02.09.2016
Thüringer Ministerium für Inneres und Kommunales

Medieninformation 151/2016

Man muss nicht in Bayern wohnen, um Franke zu sein

Innenminister Dr. Poppenhäger zu Vorschlägen des „Frankenvereins“

„Die Diskussion um den Wechsel einzelner Gemeinden in bayrische Gefilde ist nicht neu und sprießt seit Beginn der Freiwilligkeitsphase für die gemeindlichen Neugliederungen natürlich umso mehr“, erklärte heute (2. September 2016) Thüringens Minister für Inneres und Kommunales Dr. Holger Poppenhäger. Zugleich betonte er, dass die laufende Gebietsreform nicht vorsehe, dass einzelne südthüringer Städte und Gemeinden – so wie vom Verein Henneberg-Itzgrund-Franken (sog. Frankenverein) gefordert – Bayern angegliedert würden. Unverständnis zeigte der Minister dahingehend, dass der Verein mit der Unterschriftenaktion Druck auf die Landesregierung aufbauen möchte, damit „diese die fränkische Identität ganz Südthüringens anerkenne“ (Freies Wort v. 01.09.2016).

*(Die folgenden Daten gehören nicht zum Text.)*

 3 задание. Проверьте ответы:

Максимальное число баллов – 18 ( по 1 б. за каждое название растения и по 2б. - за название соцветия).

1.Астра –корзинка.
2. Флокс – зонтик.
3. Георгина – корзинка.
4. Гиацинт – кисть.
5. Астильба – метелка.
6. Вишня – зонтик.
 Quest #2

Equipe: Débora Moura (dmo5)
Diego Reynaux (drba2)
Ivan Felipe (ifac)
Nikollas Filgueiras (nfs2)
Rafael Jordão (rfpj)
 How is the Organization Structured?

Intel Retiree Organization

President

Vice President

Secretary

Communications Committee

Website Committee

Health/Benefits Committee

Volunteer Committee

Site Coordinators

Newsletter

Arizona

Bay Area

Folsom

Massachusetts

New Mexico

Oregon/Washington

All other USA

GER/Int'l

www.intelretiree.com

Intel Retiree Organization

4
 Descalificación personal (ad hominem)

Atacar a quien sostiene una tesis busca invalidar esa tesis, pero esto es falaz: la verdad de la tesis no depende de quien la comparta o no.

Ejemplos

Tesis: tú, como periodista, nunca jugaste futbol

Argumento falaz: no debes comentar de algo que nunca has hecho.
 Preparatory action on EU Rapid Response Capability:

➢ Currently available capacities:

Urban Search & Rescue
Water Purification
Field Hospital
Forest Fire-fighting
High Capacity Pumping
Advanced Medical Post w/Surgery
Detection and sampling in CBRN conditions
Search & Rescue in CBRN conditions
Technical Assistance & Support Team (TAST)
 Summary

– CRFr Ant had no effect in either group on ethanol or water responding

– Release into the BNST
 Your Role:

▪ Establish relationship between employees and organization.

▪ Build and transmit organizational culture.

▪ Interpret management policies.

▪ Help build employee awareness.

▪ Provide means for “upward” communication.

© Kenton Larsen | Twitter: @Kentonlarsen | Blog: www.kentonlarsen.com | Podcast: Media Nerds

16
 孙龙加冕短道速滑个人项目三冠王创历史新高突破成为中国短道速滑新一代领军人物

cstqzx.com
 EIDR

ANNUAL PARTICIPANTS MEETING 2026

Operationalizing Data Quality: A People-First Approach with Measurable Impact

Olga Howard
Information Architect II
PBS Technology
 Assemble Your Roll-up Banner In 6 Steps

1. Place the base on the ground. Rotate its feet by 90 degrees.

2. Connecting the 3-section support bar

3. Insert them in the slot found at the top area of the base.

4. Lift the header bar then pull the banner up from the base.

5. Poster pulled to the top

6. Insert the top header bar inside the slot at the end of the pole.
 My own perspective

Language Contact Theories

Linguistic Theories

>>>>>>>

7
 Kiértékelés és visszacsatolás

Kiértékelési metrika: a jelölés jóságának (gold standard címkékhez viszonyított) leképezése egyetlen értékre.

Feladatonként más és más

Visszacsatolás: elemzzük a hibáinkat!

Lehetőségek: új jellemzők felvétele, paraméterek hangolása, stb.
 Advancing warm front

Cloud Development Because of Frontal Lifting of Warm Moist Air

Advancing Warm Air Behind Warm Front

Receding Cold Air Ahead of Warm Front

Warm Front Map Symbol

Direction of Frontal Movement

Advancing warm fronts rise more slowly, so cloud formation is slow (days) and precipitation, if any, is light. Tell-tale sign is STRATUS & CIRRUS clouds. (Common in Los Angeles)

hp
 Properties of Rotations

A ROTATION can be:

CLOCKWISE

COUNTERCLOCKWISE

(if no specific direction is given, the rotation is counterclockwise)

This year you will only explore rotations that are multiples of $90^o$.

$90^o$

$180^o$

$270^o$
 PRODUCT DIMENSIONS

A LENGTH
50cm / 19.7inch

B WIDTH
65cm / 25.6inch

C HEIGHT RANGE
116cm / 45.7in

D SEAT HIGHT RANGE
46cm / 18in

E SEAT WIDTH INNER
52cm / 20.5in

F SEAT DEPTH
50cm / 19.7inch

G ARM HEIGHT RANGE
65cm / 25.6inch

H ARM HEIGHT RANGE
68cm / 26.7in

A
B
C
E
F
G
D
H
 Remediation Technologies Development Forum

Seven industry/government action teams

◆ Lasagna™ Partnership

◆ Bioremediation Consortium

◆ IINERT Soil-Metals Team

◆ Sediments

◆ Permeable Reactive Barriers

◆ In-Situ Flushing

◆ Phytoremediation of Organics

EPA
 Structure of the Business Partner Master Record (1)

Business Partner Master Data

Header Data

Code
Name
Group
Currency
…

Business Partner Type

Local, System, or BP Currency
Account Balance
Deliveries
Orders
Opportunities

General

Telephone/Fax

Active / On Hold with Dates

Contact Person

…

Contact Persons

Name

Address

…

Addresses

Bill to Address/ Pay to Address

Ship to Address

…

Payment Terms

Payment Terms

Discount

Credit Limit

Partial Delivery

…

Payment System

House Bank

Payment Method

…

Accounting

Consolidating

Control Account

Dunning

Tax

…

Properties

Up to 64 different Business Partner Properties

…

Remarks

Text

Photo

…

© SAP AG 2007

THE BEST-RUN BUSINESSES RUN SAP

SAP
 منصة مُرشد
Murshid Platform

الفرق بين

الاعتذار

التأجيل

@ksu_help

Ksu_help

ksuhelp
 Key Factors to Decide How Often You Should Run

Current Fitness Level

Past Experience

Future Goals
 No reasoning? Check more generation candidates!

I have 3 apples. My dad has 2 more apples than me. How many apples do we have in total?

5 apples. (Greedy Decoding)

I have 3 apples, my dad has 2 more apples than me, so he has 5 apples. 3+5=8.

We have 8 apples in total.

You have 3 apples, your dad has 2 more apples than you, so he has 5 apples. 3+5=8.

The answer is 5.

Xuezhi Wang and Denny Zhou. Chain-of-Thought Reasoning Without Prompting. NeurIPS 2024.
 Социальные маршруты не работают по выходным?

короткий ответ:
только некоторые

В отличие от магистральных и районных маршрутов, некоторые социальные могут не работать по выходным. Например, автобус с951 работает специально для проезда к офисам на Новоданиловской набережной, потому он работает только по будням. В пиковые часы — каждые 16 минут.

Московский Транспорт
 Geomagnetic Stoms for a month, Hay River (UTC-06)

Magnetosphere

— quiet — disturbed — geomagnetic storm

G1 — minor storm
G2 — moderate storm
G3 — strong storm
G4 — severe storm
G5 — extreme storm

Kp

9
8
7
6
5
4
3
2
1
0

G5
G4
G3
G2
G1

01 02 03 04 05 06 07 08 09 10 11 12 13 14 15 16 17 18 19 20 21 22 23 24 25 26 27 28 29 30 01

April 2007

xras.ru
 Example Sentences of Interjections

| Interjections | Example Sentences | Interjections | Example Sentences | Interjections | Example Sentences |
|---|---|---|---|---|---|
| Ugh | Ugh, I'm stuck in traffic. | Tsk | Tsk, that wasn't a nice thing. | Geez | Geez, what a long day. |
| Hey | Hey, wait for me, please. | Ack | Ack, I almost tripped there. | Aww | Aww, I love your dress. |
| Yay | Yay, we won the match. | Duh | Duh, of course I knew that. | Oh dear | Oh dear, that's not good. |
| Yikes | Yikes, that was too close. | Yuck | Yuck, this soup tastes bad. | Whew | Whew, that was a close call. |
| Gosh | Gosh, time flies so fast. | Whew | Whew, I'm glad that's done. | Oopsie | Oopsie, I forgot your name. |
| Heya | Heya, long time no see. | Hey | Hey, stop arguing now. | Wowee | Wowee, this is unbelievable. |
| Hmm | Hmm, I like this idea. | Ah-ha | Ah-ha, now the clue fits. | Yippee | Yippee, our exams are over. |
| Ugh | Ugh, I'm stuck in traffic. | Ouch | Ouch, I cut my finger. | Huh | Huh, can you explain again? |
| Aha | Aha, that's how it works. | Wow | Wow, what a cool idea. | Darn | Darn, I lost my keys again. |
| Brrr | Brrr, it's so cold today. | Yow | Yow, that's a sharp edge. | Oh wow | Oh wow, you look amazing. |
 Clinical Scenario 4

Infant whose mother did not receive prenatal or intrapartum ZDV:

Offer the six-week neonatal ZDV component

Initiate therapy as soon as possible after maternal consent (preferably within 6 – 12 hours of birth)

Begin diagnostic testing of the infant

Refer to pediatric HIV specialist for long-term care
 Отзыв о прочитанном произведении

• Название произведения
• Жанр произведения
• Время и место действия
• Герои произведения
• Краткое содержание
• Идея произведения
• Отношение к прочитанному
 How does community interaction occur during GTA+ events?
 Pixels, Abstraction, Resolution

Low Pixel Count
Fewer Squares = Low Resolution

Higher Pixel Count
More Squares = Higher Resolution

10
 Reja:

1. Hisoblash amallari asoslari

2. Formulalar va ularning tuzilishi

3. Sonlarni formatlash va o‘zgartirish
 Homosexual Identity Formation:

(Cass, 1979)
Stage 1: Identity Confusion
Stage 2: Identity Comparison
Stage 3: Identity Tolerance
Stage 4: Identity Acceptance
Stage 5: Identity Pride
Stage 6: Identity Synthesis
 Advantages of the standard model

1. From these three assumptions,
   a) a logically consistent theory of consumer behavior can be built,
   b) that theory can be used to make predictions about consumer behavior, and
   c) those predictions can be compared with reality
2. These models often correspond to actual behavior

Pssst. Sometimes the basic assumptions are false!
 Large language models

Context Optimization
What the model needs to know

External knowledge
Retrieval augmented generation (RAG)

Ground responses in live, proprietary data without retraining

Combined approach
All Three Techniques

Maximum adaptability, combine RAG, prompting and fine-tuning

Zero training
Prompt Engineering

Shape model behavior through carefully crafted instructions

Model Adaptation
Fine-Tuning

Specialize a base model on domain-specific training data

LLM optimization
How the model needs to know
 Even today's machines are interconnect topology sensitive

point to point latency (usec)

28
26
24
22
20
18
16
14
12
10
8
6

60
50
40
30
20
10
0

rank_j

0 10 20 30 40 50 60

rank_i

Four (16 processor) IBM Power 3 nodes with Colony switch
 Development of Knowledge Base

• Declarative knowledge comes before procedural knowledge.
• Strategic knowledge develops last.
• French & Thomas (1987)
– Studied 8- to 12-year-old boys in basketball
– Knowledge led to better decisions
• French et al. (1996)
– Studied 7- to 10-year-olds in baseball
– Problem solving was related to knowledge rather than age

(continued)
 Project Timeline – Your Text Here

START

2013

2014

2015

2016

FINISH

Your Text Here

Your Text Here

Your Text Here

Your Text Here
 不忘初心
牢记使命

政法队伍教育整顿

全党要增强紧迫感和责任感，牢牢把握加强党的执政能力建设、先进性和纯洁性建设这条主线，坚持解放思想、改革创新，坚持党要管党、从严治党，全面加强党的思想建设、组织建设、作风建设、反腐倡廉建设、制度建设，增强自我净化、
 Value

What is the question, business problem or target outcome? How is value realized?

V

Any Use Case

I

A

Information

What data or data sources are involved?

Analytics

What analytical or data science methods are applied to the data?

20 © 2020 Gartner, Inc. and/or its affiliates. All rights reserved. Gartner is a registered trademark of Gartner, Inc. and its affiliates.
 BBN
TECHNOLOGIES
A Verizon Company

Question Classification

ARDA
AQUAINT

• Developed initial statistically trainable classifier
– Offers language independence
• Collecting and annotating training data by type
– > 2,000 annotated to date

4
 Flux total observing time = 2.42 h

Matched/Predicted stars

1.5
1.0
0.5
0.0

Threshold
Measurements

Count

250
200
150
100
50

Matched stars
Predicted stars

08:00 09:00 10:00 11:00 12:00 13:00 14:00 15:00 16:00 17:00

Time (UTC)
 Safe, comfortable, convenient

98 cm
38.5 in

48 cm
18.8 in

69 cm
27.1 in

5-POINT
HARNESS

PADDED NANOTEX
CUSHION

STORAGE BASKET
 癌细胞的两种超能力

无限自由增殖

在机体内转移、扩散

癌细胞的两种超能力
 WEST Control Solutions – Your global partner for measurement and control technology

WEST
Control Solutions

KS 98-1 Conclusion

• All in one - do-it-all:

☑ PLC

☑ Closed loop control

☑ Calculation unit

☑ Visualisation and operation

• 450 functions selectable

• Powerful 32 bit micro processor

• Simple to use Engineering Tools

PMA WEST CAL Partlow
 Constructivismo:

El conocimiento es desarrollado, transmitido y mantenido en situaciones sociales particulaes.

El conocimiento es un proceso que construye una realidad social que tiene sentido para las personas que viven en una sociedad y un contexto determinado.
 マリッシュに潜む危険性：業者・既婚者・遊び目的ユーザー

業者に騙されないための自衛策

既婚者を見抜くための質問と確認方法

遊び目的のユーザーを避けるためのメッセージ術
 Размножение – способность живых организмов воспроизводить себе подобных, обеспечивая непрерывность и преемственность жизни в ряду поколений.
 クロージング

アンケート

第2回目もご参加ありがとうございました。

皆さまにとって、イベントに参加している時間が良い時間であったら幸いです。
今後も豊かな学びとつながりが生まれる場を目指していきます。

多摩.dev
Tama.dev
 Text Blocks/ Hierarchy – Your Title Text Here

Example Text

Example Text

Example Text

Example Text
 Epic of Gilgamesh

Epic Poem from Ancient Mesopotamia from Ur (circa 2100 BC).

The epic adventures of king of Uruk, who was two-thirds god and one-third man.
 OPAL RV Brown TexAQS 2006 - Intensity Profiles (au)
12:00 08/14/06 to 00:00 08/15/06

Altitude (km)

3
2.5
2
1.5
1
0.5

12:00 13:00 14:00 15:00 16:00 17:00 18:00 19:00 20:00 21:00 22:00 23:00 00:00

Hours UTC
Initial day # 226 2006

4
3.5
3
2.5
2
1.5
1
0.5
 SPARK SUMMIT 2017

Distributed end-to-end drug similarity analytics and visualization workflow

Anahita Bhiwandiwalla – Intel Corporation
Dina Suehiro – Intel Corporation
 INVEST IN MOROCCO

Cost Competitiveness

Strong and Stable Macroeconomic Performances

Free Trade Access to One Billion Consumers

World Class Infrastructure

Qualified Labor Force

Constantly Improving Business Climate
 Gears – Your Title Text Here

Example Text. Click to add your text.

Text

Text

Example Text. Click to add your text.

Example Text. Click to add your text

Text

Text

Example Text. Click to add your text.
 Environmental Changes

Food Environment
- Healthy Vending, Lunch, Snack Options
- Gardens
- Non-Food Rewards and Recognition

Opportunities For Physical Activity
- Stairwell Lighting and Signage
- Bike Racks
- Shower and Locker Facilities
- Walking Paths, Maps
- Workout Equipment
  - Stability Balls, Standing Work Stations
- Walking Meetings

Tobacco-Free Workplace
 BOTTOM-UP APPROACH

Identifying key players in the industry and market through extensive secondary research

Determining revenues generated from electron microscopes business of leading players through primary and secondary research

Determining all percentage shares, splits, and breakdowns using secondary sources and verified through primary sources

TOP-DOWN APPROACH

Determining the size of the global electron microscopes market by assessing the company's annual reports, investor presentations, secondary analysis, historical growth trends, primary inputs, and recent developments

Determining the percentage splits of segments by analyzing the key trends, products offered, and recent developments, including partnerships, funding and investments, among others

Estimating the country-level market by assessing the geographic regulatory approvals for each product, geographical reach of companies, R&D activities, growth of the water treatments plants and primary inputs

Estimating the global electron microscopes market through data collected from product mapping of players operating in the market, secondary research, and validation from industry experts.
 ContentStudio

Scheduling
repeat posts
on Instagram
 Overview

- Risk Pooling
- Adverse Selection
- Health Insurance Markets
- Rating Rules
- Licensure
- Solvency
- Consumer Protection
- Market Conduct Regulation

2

"Es ist schon von Verfassungswegen vorgegeben, dass die kulturelle und landsmannschaftliche Verbundenheit sowie das Brauchtum der Bevölkerung in Thüringen berücksichtigt werden müssen. Selbstverständlich werden diese Aspekte auch im Rahmen der Gebietsreform eine wesentliche Rolle spielen. Dies gilt für Südthüringen genauso wie für jede andere Region des Freistaats. Man muss nicht in Bayern wohnen, um sich als Franke zu fühlen“, betont der Minister. Niemand, so Poppenhäger, mache den Bürgerinnen und Bürgern in dieser Region ihre Identität streitig. Ob aber allein eine regionale Verbundenheit, die letztlich viele Menschen in Deutschland hegen, rechtlich ausreiche, um durch Staatsverträge, Bundesgesetze oder Volksbegehren Ländergrenzen zu verschieben, bezweifelte der Minister.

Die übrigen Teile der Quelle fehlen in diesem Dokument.